Paper w78-2000-302:
Extracting representation from structured text: initial steps

Drogemuller R, Woodbury R, Crawford J

Abstract:A great deal of work has been done in the past on natural language recognition within the field of artificial intelligence. The aim of this work was to allow natural language text to be read in by a computer and structured in a format that would allow automatic interpretation of the text. This was intended to reduce the "knowledge engineering bottleneck" that has been a significant constraint on the use of artificial intelligence techniques within many fields. Some similar work has also been done within the AEC industry concentrating mainly on building codes. The research project described in this paper aims to simplify the analysis of structured text and its conversion into computer interpretable forms by providing support with computer software. The work is built around two documents - a glossary of building terms used in Australia and the Building Code of Australia. The various issues concerned with "noise" in the source data, the structure and content of documents to be analysed and the desired computer interpretable result will be presented.

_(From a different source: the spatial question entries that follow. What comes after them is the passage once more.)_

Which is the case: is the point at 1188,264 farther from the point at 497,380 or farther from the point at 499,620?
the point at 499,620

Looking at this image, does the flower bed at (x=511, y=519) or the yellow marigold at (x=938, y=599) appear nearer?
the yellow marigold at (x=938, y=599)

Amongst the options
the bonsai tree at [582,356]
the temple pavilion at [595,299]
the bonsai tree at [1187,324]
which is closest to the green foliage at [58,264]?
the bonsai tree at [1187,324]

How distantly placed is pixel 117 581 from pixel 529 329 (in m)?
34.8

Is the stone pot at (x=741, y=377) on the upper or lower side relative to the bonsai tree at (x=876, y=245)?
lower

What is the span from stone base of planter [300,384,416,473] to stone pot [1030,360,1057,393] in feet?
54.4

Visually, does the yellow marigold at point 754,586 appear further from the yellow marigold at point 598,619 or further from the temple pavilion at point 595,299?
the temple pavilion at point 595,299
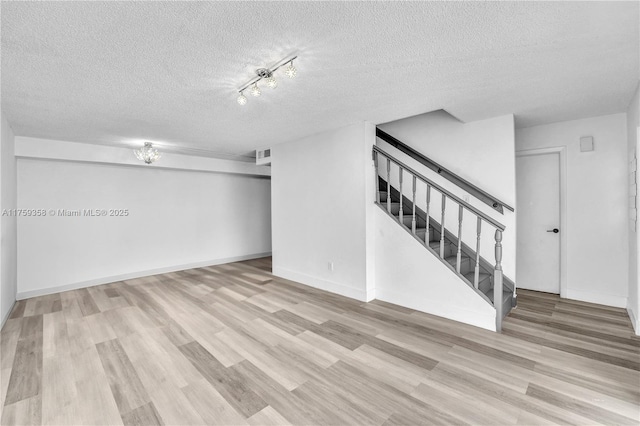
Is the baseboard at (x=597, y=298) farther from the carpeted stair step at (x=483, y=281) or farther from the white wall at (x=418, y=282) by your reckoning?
the white wall at (x=418, y=282)

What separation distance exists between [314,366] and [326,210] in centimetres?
241

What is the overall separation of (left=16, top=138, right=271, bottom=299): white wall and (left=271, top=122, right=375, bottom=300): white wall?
2011 mm

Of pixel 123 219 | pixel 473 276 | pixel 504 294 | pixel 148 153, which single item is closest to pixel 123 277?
pixel 123 219

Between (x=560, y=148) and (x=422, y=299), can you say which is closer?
(x=422, y=299)

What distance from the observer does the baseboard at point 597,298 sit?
344 centimetres

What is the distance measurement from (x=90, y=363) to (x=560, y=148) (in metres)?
5.85

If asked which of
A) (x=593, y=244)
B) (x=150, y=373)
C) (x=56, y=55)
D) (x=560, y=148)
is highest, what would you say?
(x=56, y=55)

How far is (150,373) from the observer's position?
2.21 meters

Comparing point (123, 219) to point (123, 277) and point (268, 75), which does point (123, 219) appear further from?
point (268, 75)

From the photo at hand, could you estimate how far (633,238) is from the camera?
3.06 meters

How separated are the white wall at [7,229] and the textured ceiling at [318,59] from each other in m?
0.34

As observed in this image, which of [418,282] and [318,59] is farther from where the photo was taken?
[418,282]

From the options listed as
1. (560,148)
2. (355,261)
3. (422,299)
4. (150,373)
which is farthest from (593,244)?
(150,373)

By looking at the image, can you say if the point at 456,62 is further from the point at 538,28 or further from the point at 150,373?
the point at 150,373
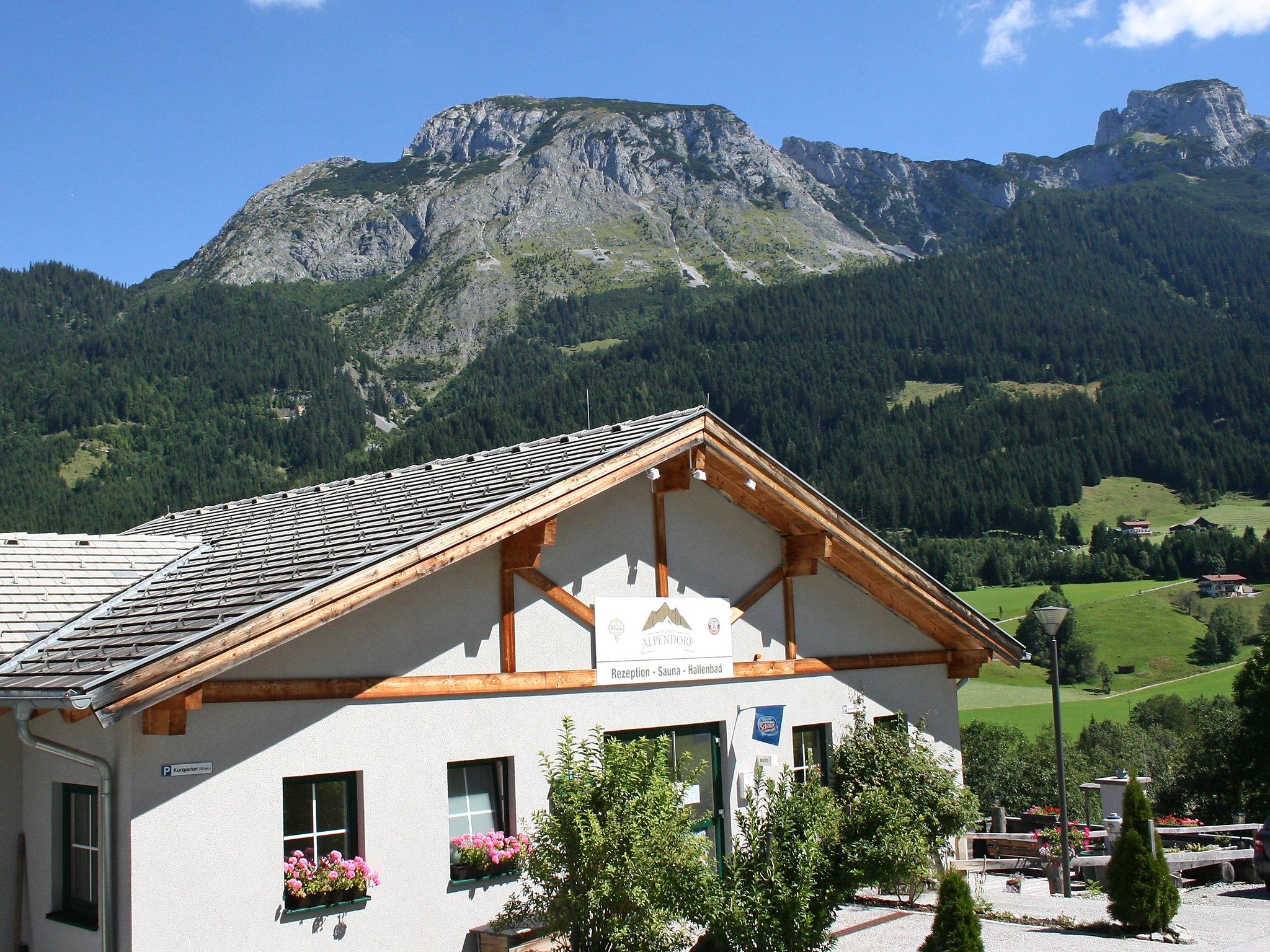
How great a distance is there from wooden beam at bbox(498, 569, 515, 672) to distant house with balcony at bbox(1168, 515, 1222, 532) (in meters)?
137

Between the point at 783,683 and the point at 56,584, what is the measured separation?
7797mm

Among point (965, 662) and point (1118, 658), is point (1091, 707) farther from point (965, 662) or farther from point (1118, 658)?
point (965, 662)

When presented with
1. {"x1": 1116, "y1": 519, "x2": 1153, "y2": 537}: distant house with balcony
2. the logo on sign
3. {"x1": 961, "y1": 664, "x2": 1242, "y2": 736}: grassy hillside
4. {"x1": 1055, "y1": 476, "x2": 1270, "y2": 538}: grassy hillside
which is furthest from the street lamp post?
{"x1": 1055, "y1": 476, "x2": 1270, "y2": 538}: grassy hillside

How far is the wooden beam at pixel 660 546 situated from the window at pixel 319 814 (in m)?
3.95

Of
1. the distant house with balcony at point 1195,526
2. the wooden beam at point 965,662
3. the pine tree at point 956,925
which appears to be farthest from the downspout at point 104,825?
the distant house with balcony at point 1195,526

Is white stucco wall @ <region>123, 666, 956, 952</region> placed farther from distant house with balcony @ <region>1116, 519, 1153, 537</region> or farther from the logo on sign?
distant house with balcony @ <region>1116, 519, 1153, 537</region>

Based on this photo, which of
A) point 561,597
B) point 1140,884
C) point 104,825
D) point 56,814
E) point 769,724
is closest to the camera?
point 104,825

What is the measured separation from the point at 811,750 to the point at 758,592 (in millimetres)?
2139

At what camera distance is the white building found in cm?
881

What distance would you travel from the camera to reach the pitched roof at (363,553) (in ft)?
27.7

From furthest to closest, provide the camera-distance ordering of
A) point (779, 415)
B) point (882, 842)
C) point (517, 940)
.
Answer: point (779, 415) < point (882, 842) < point (517, 940)

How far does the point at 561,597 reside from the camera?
11.6 meters

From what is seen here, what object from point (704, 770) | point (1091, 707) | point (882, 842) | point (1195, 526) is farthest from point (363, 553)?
point (1195, 526)

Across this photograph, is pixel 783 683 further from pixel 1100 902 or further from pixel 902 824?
pixel 1100 902
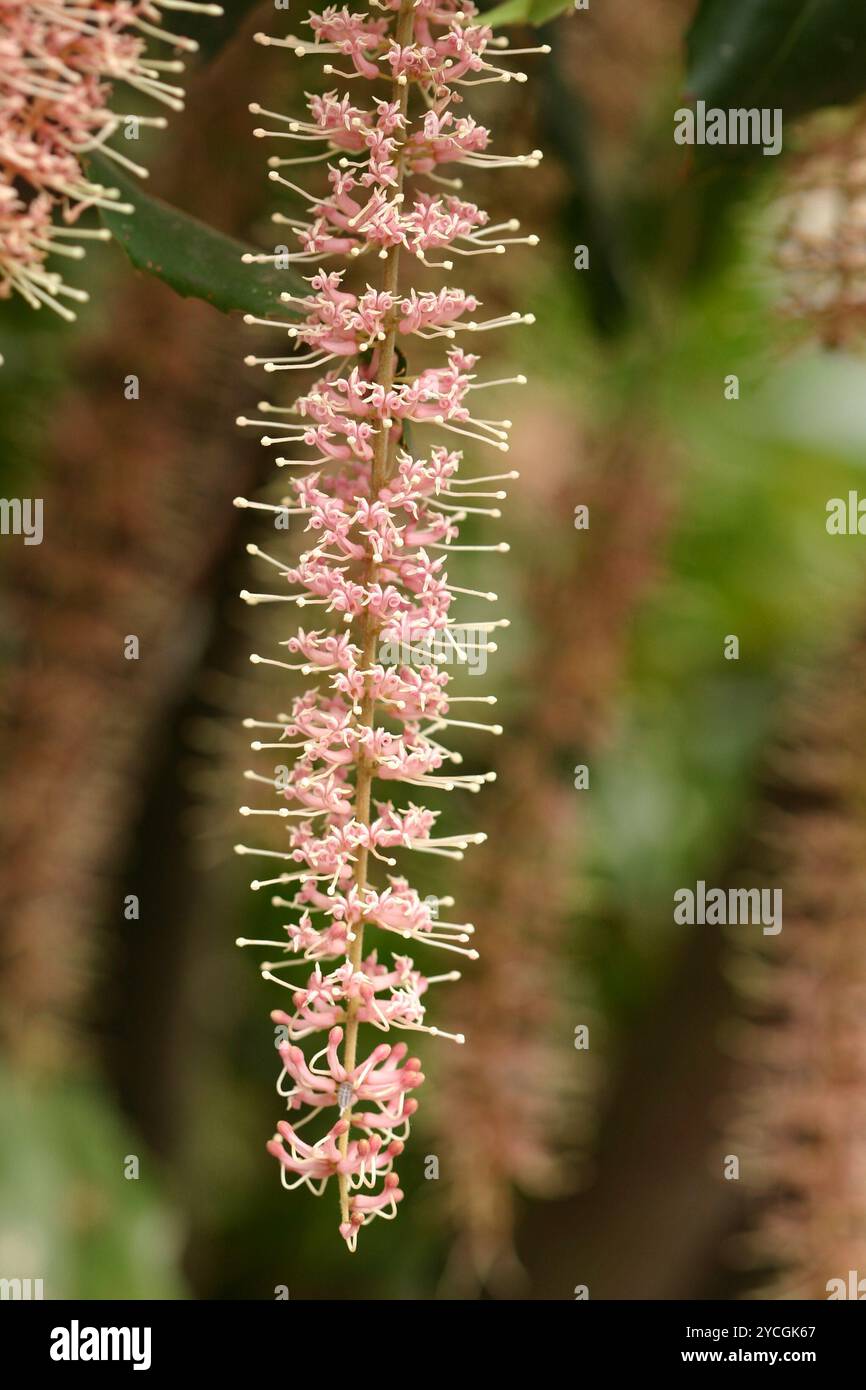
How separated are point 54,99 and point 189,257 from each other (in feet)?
0.32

This work is motivated by: the need to maintain BCAider, a knowledge based system that assists in checking building designs for compliance with the Building Code of Australia; continuing work in encoding of regulations in computer interpretable form; and the need for international glossaries to support information harmonisation efforts such as the IAI and STEP. The software suite under development assists people with some understanding of language structure and knowledge engineering in converting structured text into computer interpretable form using a visual user interface. The current state of the design and development of this software suite will be described and the results of its use presented.